By bne IntelliNews November 24, 2017

Kyrgyzstan on November 24  inaugurated Sooranbai Jeenbekov as its new president. Jeenbekov replaced Almazbek Atambayev, who was constitutionally barred from serving more than a single six-year term.

The inauguration marked the first peaceful transfer of power from one democratically elected official to another in the Central Asian region. Kyrgyzstan, often hailed as an island of democracy, has toppled two autocratic regimes - one in 2005 and another in 2010 - and has since only had one interim president and subsequently democratically elected Atambayev as its leader. Nevertheless, the transfer of power hints at an emerging dominant party system in the country.

Both Jeenbekov and Atambayev are members of the Social Democratic Party (SDP) and Atambayev is bent on maintaining a status quo under it. Prior to his departure from office, Atambayev cracked down on election runner-up Omurbek Babanov on dubious charges of "stoking ethnic, racial, and religious hatred" and "publicly calling for the violent change of the constitutional order".

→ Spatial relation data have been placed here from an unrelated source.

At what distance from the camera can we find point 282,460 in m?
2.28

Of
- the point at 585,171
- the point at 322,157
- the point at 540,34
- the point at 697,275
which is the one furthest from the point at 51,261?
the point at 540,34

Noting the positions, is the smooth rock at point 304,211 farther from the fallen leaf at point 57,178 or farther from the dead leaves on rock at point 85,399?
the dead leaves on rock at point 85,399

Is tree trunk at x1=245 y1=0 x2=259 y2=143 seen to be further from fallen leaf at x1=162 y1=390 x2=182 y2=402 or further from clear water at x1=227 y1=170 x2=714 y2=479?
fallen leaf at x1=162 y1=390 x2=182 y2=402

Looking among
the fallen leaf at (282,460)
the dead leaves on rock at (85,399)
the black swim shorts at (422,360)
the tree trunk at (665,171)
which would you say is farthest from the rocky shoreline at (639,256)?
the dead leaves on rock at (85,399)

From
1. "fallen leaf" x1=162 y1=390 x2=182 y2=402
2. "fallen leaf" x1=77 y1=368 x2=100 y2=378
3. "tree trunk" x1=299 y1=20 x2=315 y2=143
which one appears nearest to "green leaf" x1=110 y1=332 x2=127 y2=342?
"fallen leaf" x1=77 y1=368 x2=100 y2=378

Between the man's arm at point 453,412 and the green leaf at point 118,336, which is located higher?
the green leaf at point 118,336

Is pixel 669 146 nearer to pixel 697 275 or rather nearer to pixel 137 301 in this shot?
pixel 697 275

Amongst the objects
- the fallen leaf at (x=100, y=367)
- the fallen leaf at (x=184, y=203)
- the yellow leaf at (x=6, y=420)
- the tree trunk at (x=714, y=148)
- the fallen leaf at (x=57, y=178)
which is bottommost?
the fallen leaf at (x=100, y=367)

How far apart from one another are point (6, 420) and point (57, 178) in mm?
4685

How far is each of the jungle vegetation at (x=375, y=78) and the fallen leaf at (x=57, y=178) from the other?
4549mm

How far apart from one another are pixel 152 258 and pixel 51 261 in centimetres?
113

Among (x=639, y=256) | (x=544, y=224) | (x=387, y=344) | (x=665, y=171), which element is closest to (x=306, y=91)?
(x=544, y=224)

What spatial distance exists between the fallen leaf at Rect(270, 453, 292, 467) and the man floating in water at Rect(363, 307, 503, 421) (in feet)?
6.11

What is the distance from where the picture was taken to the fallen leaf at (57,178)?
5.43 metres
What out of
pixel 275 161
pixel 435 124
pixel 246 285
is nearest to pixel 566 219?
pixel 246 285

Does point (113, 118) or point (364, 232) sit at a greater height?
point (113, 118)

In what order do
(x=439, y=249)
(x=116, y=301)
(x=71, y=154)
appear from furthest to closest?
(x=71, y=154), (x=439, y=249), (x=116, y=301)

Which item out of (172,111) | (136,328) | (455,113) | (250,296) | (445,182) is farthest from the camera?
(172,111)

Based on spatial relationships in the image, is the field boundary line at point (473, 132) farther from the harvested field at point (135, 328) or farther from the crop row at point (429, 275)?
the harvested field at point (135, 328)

Atambayev insisted that Babanov was a stooge of Kyrgyzstan’s northern neighbour Kazakhstan. However some Kyrgyz analysts believe Atambayev has been manipulating democracy to maintain himself as a “shadow-ruler” and, as such, getting rid of Babanov would be a form of ridding his party from future popular competition at the ballot box.

If cemented further, SDP’s power as the dominant party could weaken Kyrgyzstan’s multi-party system by imposing more regulations on freedom of speech, thus securing future victories for the party. That would eventually lead to a situation mirroring the environment in Russia where “United Russia” is the dominant party. A Babanov victory could have at least partially disrupted the emerging one-party framework. But now challenging the SDP’s rule before its power can grow out of proportion will be down to voters in future elections.

Atambayev said on November 20 he would not quit politics and promised to return for the 2020 parliamentary elections to help SDP, which currently leads the Kyrgyz parliament’s ruling coalition.